**Exercise description**
Pictures aside, write out every record exactly as it appears.

Image-linked spatial questions
## begin

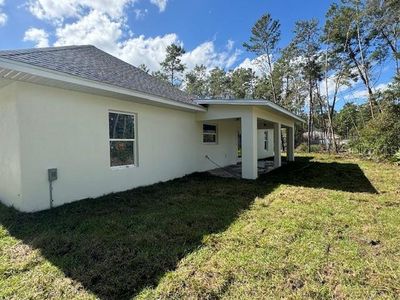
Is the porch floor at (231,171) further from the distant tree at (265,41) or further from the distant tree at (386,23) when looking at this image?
the distant tree at (265,41)

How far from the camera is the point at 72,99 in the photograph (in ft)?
18.1

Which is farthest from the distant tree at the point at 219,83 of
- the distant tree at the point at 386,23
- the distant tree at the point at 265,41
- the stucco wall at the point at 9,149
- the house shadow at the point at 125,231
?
the stucco wall at the point at 9,149

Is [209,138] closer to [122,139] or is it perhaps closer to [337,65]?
[122,139]

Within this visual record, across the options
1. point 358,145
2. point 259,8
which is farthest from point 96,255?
point 259,8

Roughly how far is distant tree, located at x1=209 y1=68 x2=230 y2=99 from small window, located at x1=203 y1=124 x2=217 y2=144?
2555cm

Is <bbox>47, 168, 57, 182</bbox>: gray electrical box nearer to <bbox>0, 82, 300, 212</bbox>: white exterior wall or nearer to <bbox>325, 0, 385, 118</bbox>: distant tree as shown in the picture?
<bbox>0, 82, 300, 212</bbox>: white exterior wall

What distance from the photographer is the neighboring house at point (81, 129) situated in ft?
15.6

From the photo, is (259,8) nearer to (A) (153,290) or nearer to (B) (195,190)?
(B) (195,190)

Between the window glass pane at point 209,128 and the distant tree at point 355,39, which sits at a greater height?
the distant tree at point 355,39

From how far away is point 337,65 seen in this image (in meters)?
22.8

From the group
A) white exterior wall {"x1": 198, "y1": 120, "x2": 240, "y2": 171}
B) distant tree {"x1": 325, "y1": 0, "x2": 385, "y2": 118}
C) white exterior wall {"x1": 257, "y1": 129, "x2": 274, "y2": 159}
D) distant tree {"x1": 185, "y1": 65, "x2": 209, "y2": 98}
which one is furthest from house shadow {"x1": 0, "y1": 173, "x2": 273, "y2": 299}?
distant tree {"x1": 185, "y1": 65, "x2": 209, "y2": 98}

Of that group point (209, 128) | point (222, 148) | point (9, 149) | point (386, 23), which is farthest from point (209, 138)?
point (386, 23)

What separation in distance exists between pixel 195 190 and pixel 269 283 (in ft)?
14.8

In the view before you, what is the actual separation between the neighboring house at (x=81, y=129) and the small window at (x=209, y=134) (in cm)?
176
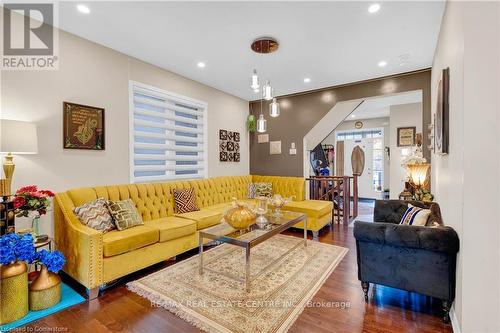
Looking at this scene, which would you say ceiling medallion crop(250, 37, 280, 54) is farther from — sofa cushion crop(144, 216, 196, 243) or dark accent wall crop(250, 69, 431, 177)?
sofa cushion crop(144, 216, 196, 243)

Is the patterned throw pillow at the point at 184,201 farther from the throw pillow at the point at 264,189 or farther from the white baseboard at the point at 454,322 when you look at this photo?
the white baseboard at the point at 454,322

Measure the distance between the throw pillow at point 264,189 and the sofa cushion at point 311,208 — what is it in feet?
2.32

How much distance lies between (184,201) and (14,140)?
2073 mm

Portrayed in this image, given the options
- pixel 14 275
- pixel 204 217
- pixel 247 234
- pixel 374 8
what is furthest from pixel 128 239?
pixel 374 8

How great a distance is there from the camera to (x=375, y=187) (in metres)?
8.24

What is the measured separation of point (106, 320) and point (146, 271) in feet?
2.94

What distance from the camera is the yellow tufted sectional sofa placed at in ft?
7.56

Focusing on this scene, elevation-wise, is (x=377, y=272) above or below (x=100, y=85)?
below

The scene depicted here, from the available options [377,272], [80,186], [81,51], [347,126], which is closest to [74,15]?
[81,51]

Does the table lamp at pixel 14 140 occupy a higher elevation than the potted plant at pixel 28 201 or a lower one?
higher

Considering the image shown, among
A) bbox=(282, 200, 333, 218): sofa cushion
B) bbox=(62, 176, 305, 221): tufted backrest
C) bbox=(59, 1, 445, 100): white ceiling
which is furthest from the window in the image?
bbox=(282, 200, 333, 218): sofa cushion

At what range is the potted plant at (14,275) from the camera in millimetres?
1885

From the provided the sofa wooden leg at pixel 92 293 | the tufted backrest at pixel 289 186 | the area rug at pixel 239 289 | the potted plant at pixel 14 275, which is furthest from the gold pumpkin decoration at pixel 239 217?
the tufted backrest at pixel 289 186

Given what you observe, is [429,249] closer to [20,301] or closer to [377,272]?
[377,272]
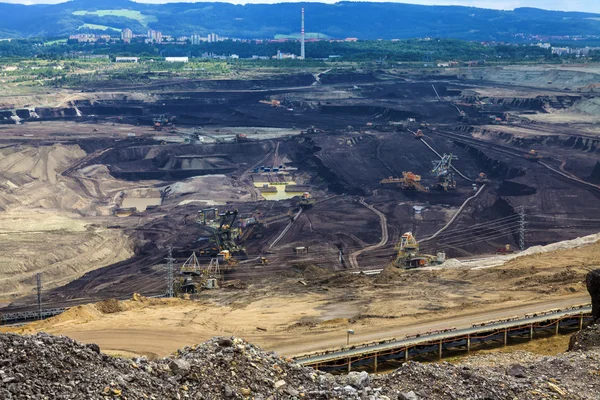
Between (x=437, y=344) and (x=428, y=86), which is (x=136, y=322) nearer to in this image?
(x=437, y=344)

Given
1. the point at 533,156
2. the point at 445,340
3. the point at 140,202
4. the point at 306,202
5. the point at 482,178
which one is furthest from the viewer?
the point at 533,156

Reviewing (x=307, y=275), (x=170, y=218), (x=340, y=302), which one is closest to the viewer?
(x=340, y=302)

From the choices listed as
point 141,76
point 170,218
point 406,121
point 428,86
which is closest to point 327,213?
point 170,218

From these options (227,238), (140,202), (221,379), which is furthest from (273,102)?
(221,379)

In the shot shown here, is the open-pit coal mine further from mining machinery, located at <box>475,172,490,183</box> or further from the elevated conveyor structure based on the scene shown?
the elevated conveyor structure

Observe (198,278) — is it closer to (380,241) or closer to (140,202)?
(380,241)

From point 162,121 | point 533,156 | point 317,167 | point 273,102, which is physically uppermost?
point 273,102

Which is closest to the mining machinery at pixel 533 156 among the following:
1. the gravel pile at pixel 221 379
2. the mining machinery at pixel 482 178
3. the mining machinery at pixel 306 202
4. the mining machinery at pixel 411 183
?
the mining machinery at pixel 482 178
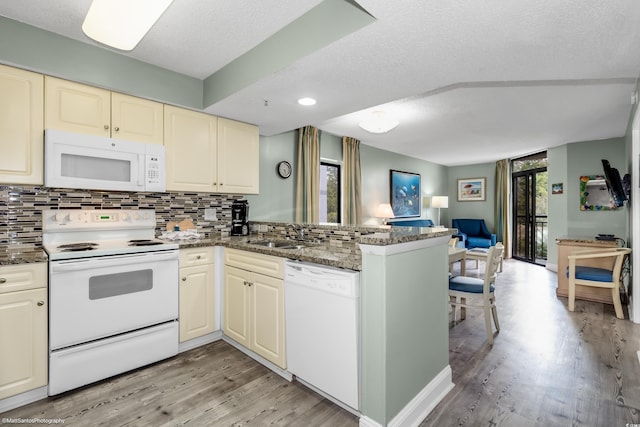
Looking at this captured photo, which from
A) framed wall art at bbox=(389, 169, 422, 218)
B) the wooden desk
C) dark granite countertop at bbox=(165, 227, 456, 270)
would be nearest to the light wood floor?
dark granite countertop at bbox=(165, 227, 456, 270)

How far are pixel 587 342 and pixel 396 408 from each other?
2.30 metres

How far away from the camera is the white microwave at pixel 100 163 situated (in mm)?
2207

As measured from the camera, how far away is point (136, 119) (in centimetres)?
260

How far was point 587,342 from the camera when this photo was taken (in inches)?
111

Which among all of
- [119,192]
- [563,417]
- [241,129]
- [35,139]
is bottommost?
[563,417]

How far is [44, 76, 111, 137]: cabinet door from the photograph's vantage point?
87.5 inches

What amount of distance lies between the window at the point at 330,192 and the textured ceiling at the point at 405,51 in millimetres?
1745

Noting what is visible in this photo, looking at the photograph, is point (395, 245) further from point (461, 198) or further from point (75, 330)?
point (461, 198)

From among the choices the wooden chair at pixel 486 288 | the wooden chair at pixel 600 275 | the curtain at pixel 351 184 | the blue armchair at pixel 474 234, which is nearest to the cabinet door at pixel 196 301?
the wooden chair at pixel 486 288

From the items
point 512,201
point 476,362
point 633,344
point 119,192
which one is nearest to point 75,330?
point 119,192

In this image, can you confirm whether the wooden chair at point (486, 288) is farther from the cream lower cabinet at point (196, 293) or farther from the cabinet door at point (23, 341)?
the cabinet door at point (23, 341)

## end

**Exercise output**
Is the porch floor at (231,171) further from the distant tree at (265,41) or further from the distant tree at (386,23) when looking at this image?
the distant tree at (265,41)

How far from the camera is the point at 72,99 in the photograph (in ft)?
18.1

Which is farthest from the distant tree at the point at 219,83 of
- the distant tree at the point at 386,23
- the distant tree at the point at 265,41
- the stucco wall at the point at 9,149
- the house shadow at the point at 125,231
?
the stucco wall at the point at 9,149

Is [209,138] closer to [122,139] or is it perhaps closer to [337,65]?
[122,139]

Within this visual record, across the options
1. point 358,145
2. point 259,8
which is farthest from point 96,255?
point 259,8

Roughly how far is distant tree, located at x1=209 y1=68 x2=230 y2=99 from small window, located at x1=203 y1=124 x2=217 y2=144?
2555cm

Is <bbox>47, 168, 57, 182</bbox>: gray electrical box nearer to <bbox>0, 82, 300, 212</bbox>: white exterior wall or nearer to <bbox>325, 0, 385, 118</bbox>: distant tree as shown in the picture?
<bbox>0, 82, 300, 212</bbox>: white exterior wall

What distance from the photographer is the neighboring house at point (81, 129) situated in ft?
15.6

From the photo, is (259,8) nearer to (A) (153,290) or nearer to (B) (195,190)?
(B) (195,190)

Between the window glass pane at point 209,128 and the distant tree at point 355,39, which sits at a greater height?
the distant tree at point 355,39

From how far away is point 337,65 seen in this image (in meters)?
22.8

From the group
A) white exterior wall {"x1": 198, "y1": 120, "x2": 240, "y2": 171}
B) distant tree {"x1": 325, "y1": 0, "x2": 385, "y2": 118}
C) white exterior wall {"x1": 257, "y1": 129, "x2": 274, "y2": 159}
D) distant tree {"x1": 185, "y1": 65, "x2": 209, "y2": 98}
which one is furthest from house shadow {"x1": 0, "y1": 173, "x2": 273, "y2": 299}?
distant tree {"x1": 185, "y1": 65, "x2": 209, "y2": 98}

Of that group point (209, 128) | point (222, 148) | point (9, 149) | point (386, 23), which is farthest from point (209, 138)?
point (386, 23)

What separation in distance exists between pixel 195 190 and pixel 269 283 (in ft)?
14.8

In the view before you, what is the actual separation between the neighboring house at (x=81, y=129) and the small window at (x=209, y=134) (in cm)?
176
Looking at this scene, which would you say ceiling medallion crop(250, 37, 280, 54) is farther from — sofa cushion crop(144, 216, 196, 243) or dark accent wall crop(250, 69, 431, 177)?
sofa cushion crop(144, 216, 196, 243)

Is the patterned throw pillow at the point at 184,201 farther from the throw pillow at the point at 264,189 or farther from the white baseboard at the point at 454,322 when you look at this photo?
the white baseboard at the point at 454,322

Measure the distance between the throw pillow at point 264,189 and the sofa cushion at point 311,208 — what is it in feet?
2.32

How much distance lies between (184,201) and (14,140)?
2073 mm

Portrayed in this image, given the options
- pixel 14 275
- pixel 204 217
- pixel 247 234
- pixel 374 8
what is furthest from pixel 128 239?
pixel 374 8

How great a distance is there from the camera to (x=375, y=187) (in metres)?
8.24

What is the measured separation of point (106, 320) and point (146, 271) in feet?
2.94

What distance from the camera is the yellow tufted sectional sofa placed at in ft?
7.56

Focusing on this scene, elevation-wise, is (x=377, y=272) above or below (x=100, y=85)?
below

The scene depicted here, from the available options [377,272], [80,186], [81,51], [347,126], which is closest to [74,15]?
[81,51]

Does the table lamp at pixel 14 140 occupy a higher elevation than the potted plant at pixel 28 201 or a lower one?
higher

Considering the image shown, among
A) bbox=(282, 200, 333, 218): sofa cushion
B) bbox=(62, 176, 305, 221): tufted backrest
C) bbox=(59, 1, 445, 100): white ceiling
which is furthest from the window in the image?
bbox=(282, 200, 333, 218): sofa cushion

At what range is the potted plant at (14,275) from the camera in millimetres?
1885

From the provided the sofa wooden leg at pixel 92 293 | the tufted backrest at pixel 289 186 | the area rug at pixel 239 289 | the potted plant at pixel 14 275, which is furthest from the gold pumpkin decoration at pixel 239 217?
the tufted backrest at pixel 289 186

Given what you observe, is [429,249] closer to [20,301] or closer to [377,272]?
[377,272]
Between (x=437, y=344) and (x=428, y=86), which is (x=136, y=322) nearer to in this image?
(x=437, y=344)

Given
1. the point at 533,156
2. the point at 445,340
3. the point at 140,202
4. the point at 306,202
5. the point at 482,178
which one is furthest from the viewer?
the point at 533,156

Reviewing (x=307, y=275), (x=170, y=218), (x=340, y=302), which one is closest to the viewer?
(x=340, y=302)

From the choices listed as
point 141,76
point 170,218
point 406,121
point 428,86
which is closest to point 327,213?
point 170,218

From these options (227,238), (140,202), (221,379), which is furthest from (273,102)?
(221,379)

In the shot shown here, is the open-pit coal mine further from mining machinery, located at <box>475,172,490,183</box> or further from the elevated conveyor structure based on the scene shown?
the elevated conveyor structure

Observe (198,278) — is it closer to (380,241) or closer to (140,202)?
(380,241)

From point 162,121 | point 533,156 | point 317,167 | point 273,102, which is physically uppermost?
point 273,102

Which is closest to the mining machinery at pixel 533 156 among the following:
1. the gravel pile at pixel 221 379
2. the mining machinery at pixel 482 178
3. the mining machinery at pixel 306 202
4. the mining machinery at pixel 411 183
?
the mining machinery at pixel 482 178
Looking at this captured photo, which from
A) framed wall art at bbox=(389, 169, 422, 218)
B) the wooden desk
C) dark granite countertop at bbox=(165, 227, 456, 270)
would be nearest to the light wood floor?
dark granite countertop at bbox=(165, 227, 456, 270)

How far are pixel 587 342 and pixel 396 408 from each other?
2.30 metres

How far away from the camera is the white microwave at pixel 100 163 situated (in mm)?
2207

As measured from the camera, how far away is point (136, 119) (in centimetres)?
260

How far was point 587,342 from the camera when this photo was taken (in inches)?
111

Which among all of
- [119,192]
- [563,417]
- [241,129]
- [35,139]
is bottommost?
[563,417]

How far is [44, 76, 111, 137]: cabinet door from the photograph's vantage point?
87.5 inches

What amount of distance lies between the window at the point at 330,192 and the textured ceiling at the point at 405,51 in millimetres?
1745

Noting what is visible in this photo, looking at the photograph, is point (395, 245) further from point (461, 198) or further from point (75, 330)?
point (461, 198)

From among the choices the wooden chair at pixel 486 288 | the wooden chair at pixel 600 275 | the curtain at pixel 351 184 | the blue armchair at pixel 474 234, which is nearest to the cabinet door at pixel 196 301?
the wooden chair at pixel 486 288

From the items
point 512,201
point 476,362
point 633,344
point 119,192
which one is nearest to point 75,330?
point 119,192

In this image, can you confirm whether the wooden chair at point (486, 288) is farther from the cream lower cabinet at point (196, 293) or farther from the cabinet door at point (23, 341)?
the cabinet door at point (23, 341)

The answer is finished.